Se alertas públicos e “ensinar bem às pessoas o que devem fazer nestas alturas” são as soluções à mão em cima dos acontecimentos, para o médico é preciso melhorar no investimento a longo e médio prazo e ter planos de contingência bem definidos para estes momentos, que sejam mais concretos em quem faz o quê e como. “Uma pessoa que está sob a alçada da Segurança Social, um idoso de 80 anos que tem um apoio domiciliário uma vez por dia, se calhar nestas alturas tem de haver um plano que diga que em vez de ir uma vez vão duas ou vão três. Isto tem custos, tem impacto, mas também estamos a falar de períodos curtos e temos de ter capacidade para prever necessidades aumentadas e desencadear uma resposta adequada.”

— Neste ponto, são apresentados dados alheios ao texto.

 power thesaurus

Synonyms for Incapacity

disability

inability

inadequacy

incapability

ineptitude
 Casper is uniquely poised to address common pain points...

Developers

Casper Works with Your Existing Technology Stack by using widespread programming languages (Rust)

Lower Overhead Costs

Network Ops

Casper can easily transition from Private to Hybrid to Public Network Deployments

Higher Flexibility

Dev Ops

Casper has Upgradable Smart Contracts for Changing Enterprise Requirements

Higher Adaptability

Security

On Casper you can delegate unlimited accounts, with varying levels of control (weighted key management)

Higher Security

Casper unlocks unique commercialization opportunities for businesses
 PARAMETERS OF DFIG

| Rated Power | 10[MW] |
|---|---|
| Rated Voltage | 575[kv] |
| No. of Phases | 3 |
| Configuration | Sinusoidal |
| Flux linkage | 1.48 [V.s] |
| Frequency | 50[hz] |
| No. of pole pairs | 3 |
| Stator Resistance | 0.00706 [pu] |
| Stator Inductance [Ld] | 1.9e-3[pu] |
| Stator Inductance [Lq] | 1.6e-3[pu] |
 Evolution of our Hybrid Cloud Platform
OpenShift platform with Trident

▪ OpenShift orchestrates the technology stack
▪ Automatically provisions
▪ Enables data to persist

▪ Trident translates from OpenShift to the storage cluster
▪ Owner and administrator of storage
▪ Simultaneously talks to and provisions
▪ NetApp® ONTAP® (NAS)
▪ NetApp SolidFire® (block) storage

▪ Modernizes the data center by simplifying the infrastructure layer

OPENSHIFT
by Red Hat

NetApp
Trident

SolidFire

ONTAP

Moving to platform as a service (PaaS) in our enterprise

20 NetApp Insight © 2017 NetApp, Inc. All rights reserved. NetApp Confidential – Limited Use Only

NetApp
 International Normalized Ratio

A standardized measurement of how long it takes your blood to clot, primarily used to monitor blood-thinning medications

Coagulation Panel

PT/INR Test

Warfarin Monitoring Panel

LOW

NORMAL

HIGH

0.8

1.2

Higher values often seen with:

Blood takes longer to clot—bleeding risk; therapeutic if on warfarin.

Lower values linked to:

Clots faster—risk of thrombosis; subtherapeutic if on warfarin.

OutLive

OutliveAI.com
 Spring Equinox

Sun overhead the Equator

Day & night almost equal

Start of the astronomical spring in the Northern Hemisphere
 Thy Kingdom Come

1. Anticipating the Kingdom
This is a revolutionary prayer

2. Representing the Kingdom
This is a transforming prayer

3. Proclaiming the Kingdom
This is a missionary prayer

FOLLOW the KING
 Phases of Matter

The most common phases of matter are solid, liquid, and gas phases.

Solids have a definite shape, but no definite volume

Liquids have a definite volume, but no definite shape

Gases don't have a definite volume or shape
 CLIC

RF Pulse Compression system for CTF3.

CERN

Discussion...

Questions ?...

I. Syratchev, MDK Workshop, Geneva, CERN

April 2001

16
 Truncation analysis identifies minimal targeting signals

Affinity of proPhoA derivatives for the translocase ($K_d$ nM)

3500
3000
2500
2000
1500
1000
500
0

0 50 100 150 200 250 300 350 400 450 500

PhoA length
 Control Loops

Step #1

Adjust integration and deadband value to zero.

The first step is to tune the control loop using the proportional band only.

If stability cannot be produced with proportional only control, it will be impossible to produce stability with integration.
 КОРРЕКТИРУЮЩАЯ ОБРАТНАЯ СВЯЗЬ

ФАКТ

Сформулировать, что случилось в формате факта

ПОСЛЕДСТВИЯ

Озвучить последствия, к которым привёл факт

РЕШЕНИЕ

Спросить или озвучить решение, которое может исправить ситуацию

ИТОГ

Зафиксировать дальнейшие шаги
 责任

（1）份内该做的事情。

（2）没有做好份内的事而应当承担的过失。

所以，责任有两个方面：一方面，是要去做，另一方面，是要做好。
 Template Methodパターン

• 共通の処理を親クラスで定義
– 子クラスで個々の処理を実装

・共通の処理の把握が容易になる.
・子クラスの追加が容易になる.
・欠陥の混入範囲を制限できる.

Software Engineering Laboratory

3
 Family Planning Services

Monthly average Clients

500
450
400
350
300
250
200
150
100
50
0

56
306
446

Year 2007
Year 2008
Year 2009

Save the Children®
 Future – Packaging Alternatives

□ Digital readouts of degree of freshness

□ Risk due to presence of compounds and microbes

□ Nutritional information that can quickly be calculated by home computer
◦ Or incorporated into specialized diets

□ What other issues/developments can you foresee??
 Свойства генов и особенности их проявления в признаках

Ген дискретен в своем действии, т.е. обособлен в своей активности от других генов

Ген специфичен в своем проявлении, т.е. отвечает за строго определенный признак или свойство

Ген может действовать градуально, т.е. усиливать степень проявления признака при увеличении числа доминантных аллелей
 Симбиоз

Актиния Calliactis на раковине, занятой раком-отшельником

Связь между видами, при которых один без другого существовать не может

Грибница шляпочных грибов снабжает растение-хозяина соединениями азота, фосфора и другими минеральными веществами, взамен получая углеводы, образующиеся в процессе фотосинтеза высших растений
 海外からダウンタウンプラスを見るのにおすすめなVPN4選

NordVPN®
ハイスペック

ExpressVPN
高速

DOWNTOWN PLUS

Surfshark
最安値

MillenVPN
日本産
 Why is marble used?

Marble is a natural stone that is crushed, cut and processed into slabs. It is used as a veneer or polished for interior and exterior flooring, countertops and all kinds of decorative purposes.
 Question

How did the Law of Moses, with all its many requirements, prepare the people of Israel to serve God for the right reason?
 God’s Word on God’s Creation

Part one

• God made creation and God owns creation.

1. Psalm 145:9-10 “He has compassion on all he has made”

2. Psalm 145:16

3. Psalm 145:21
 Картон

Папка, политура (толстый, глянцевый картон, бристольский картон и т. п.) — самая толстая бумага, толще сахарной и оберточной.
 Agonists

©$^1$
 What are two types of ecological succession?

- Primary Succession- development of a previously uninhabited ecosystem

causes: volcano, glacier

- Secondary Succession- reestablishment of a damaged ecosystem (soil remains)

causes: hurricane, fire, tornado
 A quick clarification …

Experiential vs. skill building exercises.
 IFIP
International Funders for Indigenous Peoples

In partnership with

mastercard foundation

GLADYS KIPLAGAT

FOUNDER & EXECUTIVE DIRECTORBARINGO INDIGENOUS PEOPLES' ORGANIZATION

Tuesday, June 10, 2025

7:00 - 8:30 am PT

Os tais meios preposicionados, como nos fogos. “Não temos tradição nenhuma em Portugal nisto, trabalhamos muito em cima do joelho:_“temos uma onda de calor, e agora?”. Podíamos ter planos escritos e definidos para o que cada entidade faz nestas circunstâncias”, diz Nelson Pereira. “Não basta a DGS dizer ‘bebam mais água’ ou não saiam nas horas mais quentes. Isso funciona para a pessoa que tem uma certa autonomia. Para as pessoas vulneráveis, sobretudo aquelas que já estão dependentes, que são quem acaba por perecer nestas alturas, não é suficiente. Internámos mais 50 doentes e isso é um grande impacto quando costumamos internar 40 doentes por ida. Não é um fenómeno português, não é rocket science. Se todos os anos acontece e se todos os anos a dimensão é a mesma, é porque estamos a falhar de alguma maneira a nível da família, do apoio domiciliar, das estruturas residenciais para idosos e dos cuidados.” E os mais novos de que sofrem nestes dias? “Temos algumas situações de desidratação e desarranjo intestinal, mas esse é outro problema estrutural, pois muitas vezes não precisavam de vir a um serviço de urgência”, conclui.